- **Work item**
Starting at the line below that contains "Tanzania, site B07, 2012-10-30", print each line through the end of the records exactly as it appears.

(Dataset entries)
= Beginning of Section =

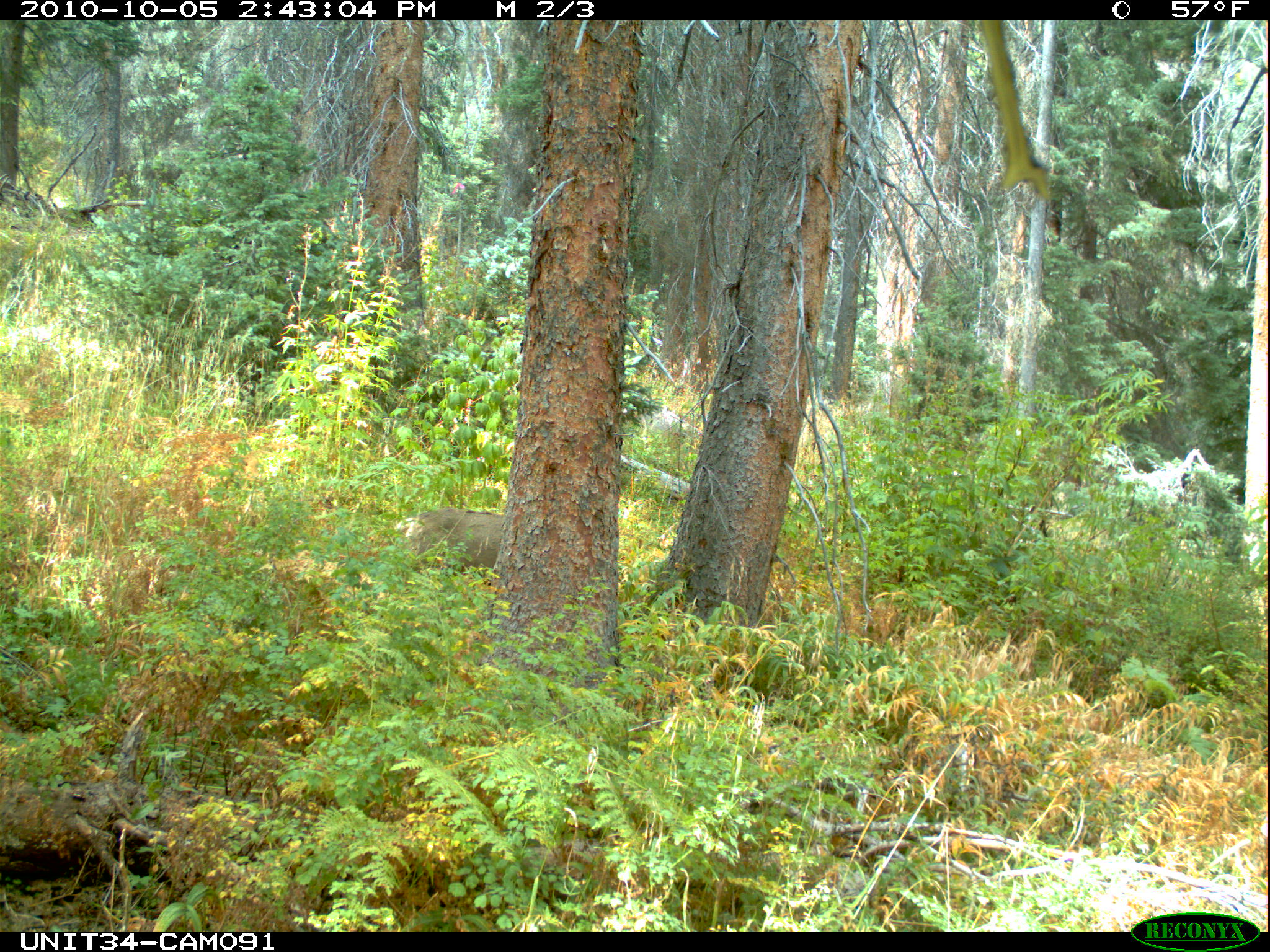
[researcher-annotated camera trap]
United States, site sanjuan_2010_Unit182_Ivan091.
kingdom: Animalia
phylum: Chordata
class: Mammalia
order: Artiodactyla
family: Cervidae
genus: Odocoileus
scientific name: Odocoileus hemionus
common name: mule deer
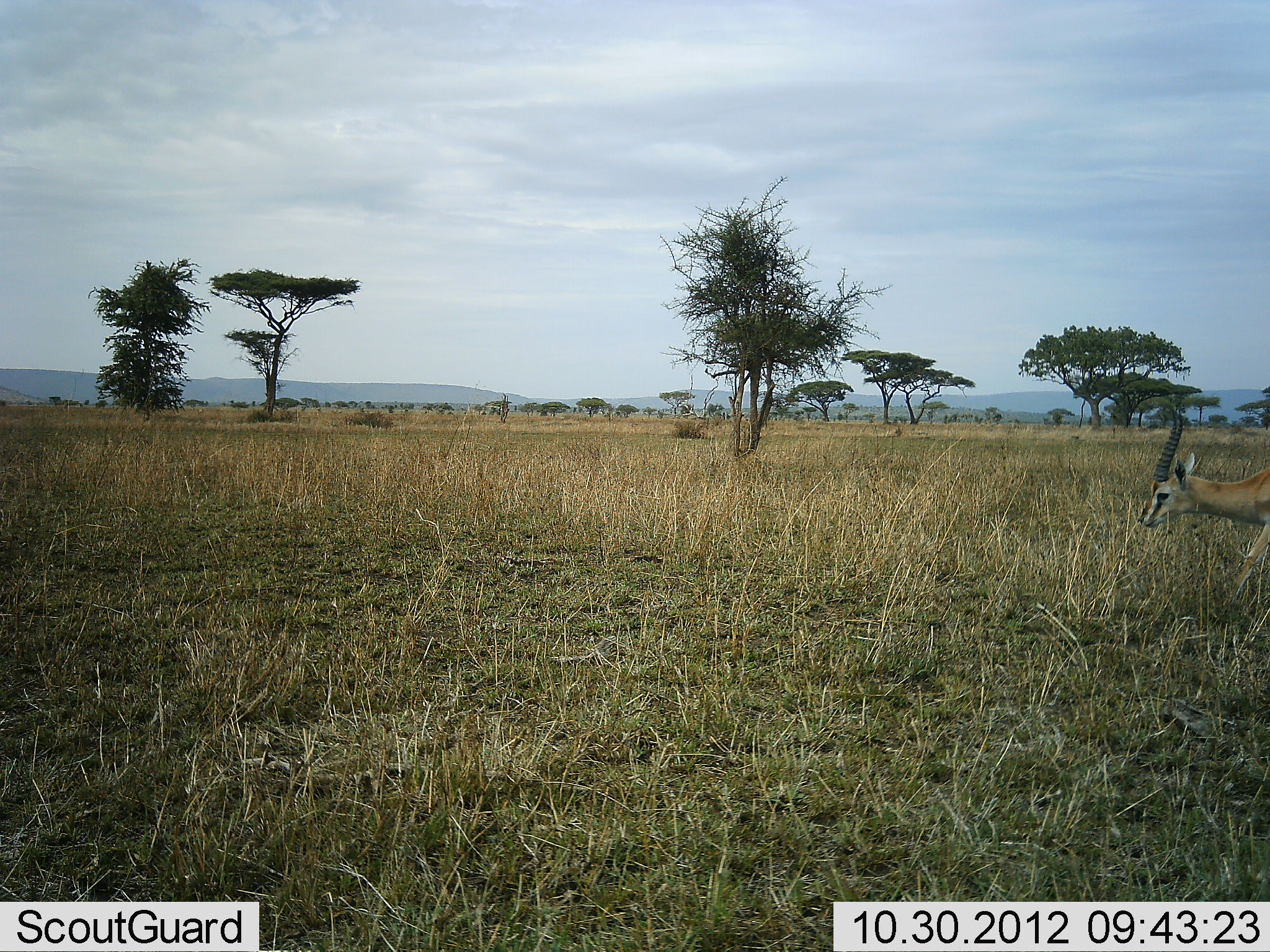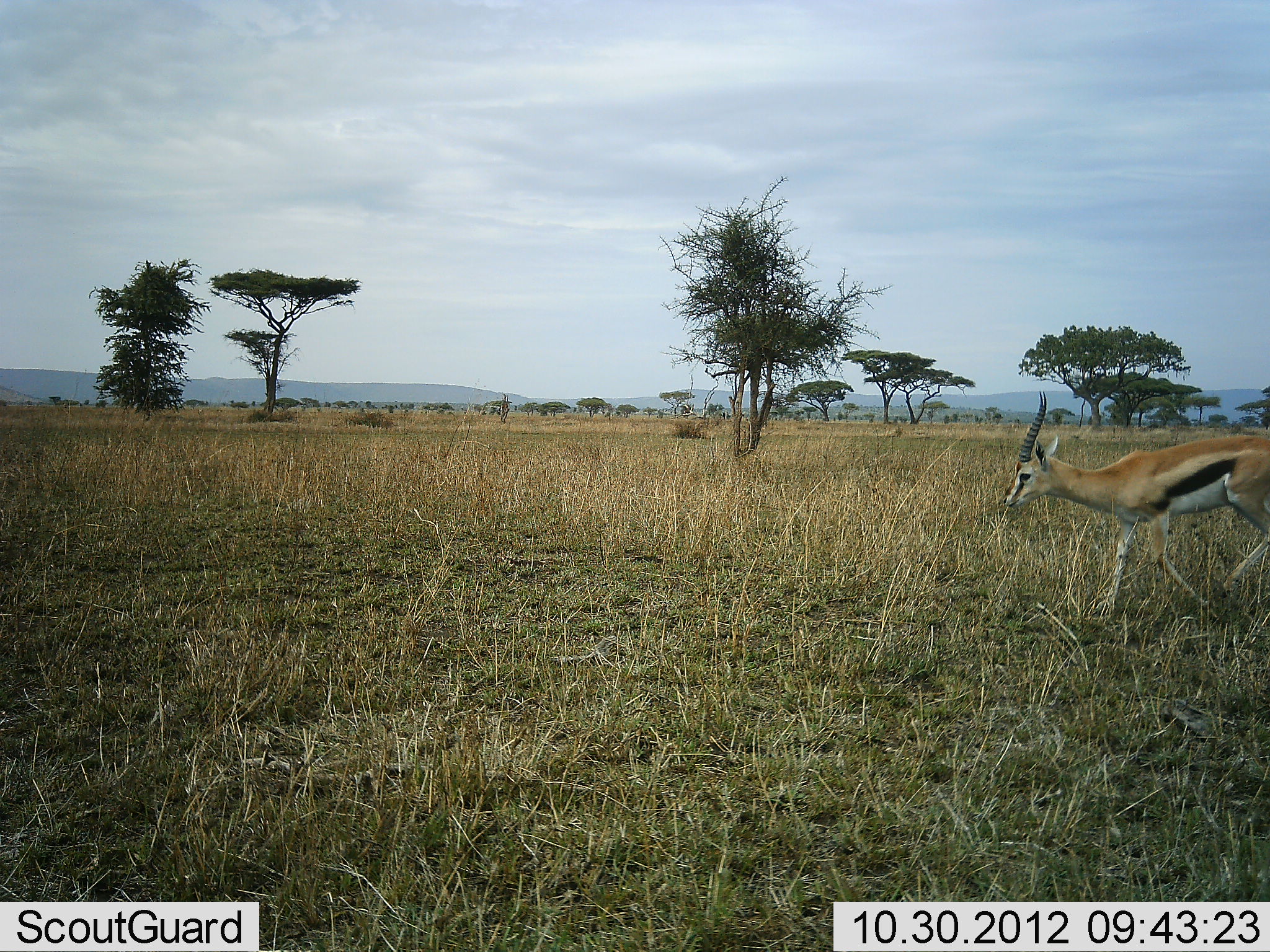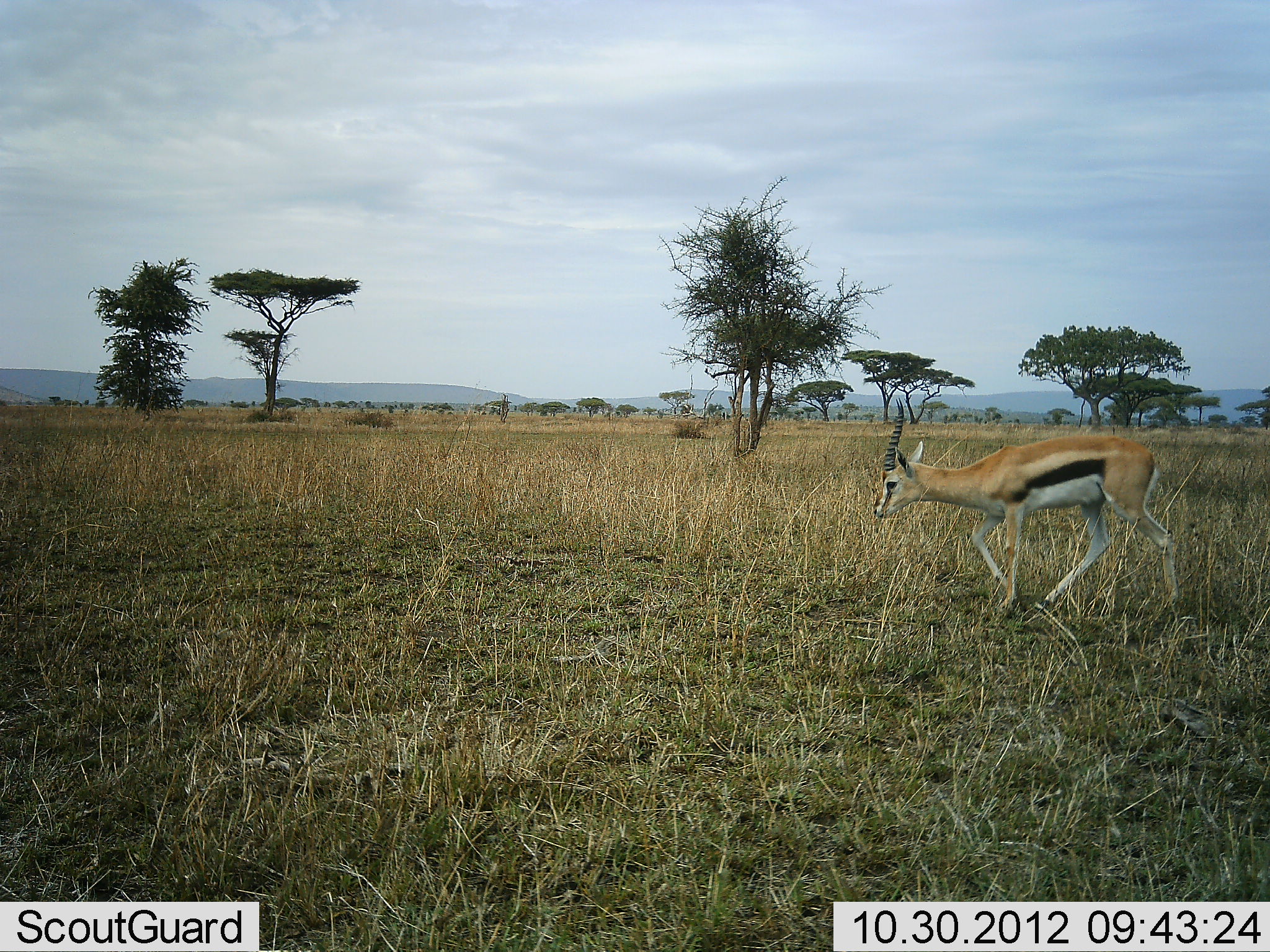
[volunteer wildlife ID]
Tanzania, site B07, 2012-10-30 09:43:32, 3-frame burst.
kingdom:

= End of Section =

- **Task result**
Tanzania, site B07, 2012-10-30 09:43:32, 3-frame burst.
kingdom:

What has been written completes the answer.